We think we have competitive advantages in working with this type of distribution channel, especially because of the work we have developed with our market insights programme.

We think we can help advisers to do a better job with their own clients, aside from providing good products. Adding value for these advisers makes us a better partner than many others in working in these complex times and complex financial markets.

In France, financial advisers have a significant market share and in reality, in a market which is very closed to non-French players, the adviser are more open to third-party products including cross-border products. The banks, by contrast, tend to be very closed and French-centric.

Since we have been doing business for all these years, we already have all the clients signed up. We probably have more than 2,000 distribution agreements. So, for us, growth is not signing up new clients. It is broadening our relationship with those existing clients.

At a company and platform level, in Europe we have all the clients that we want at that moment.

If you were to take a list of the big insurance companies and banks, there will be a high correlation between those names and our big clients. We operate through the larger financial intermediaries in the countries and we know who they all are.

What are your latest product launches?

We try to be economical with new launches as we have so many funds. The two main launches are our Ucits authorised US Opportunistic Long-Short Equity Fund, which is long/short as in the hedge fund definition of the word, and our Diversified Alternative Strategies Fund.
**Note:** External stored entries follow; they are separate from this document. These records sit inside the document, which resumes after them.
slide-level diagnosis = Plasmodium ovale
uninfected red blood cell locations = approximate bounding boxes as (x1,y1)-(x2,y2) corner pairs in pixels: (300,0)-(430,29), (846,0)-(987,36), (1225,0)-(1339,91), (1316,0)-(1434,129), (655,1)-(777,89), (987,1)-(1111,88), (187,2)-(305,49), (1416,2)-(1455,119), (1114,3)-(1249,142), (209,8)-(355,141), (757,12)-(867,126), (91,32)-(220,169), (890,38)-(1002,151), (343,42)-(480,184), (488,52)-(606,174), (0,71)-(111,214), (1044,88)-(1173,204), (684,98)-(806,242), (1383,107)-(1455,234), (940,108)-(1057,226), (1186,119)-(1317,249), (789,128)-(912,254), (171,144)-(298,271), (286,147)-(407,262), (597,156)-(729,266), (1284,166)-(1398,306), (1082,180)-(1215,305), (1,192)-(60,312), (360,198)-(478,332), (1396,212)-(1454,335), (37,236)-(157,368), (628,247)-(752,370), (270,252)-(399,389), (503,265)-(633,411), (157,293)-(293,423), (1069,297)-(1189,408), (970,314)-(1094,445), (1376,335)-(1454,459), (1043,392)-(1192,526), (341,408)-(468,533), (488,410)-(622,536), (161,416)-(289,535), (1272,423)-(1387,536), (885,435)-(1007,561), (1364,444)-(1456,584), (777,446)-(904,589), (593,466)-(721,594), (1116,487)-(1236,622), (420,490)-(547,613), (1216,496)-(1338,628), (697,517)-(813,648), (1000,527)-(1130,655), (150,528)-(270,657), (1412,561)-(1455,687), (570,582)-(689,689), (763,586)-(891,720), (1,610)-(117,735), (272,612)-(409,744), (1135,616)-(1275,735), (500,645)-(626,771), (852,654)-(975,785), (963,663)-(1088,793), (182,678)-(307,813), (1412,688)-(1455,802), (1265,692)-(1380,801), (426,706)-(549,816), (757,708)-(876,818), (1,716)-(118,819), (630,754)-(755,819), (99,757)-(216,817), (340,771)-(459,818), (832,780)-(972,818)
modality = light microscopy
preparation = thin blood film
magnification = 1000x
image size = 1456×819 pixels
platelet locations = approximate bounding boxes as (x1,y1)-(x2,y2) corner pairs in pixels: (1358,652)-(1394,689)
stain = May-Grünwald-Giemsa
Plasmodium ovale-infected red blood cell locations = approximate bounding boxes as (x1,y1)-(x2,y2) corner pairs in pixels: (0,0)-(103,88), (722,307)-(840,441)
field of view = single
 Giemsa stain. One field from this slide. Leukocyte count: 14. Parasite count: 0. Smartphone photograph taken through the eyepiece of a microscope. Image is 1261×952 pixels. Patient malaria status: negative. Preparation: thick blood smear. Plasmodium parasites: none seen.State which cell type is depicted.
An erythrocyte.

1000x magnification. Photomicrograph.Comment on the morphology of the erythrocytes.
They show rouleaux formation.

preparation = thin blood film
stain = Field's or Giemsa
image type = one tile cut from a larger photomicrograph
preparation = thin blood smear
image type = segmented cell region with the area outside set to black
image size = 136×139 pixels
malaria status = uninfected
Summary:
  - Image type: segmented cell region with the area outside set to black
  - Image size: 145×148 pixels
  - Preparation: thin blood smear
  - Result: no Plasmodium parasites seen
The long short fund is not the first, but we have high expectations for the fund. It has been in existence in the US for about a year and it is doing really well. It has been road tested there, and this would be managed in exactly the same way. We have a very strong manager, Rick Singer, who is a high-conviction stockpicker but he also utilises the very broad resource capability we have.

The other new fund – our Diversified Alternative Strategies Fund, also Ucits authorised – is a fund of hedge fund strategies, not of hedge funds.

We put together a portfolio of what we call sleeves, with the result that we have complete transparency and control over those underlying portfolios. Some people call it a fund of managed accounts, which is what it is. We have complete visibility on positions, which improves the way in which we can, for example, risk manage the product overall.

Where does JP Morgan sit in the rankings of Sicav providers?

We have had a presence in Ucits-approved Luxembourg-domiciled Sicavs since 1988. Global assets under management in Sicavs is $134bn, including those sold in Latin America and Asia. Counting only Sicavs sold in Europe, assets under management are closer to $68bn and we rank as the second largest provider industry-wide, as of September 2015.

Long-term net inflows into Luxembourg Sicavs (excluding money market funds) for the 12 months to 30 June 2015 was $9.7bn. We want to keep growing our business. We do not have any objectives of absolute growth, but we want to preserve our market share.

At the same time we want to be the best. We do not want to be the biggest. As long as we can provide quality service to our clients, that is more important to us rather than growth for growth’s sake.

We hope that the fund industry will keep growing because if it grows, we will grow. For that, we need a level playing field. We are not asking for advantages for mutual funds but at least to avoid any disadvantages, which sometimes still do exist.

We are asking for a stable regulatory framework. So tell us what we have to do and we will do it, but then let us not keep changing the rules all the time, and we can preserve the openness and scalability of the Ucits market against any threat of Balkanisation. We cannot afford to go back to 27 European markets.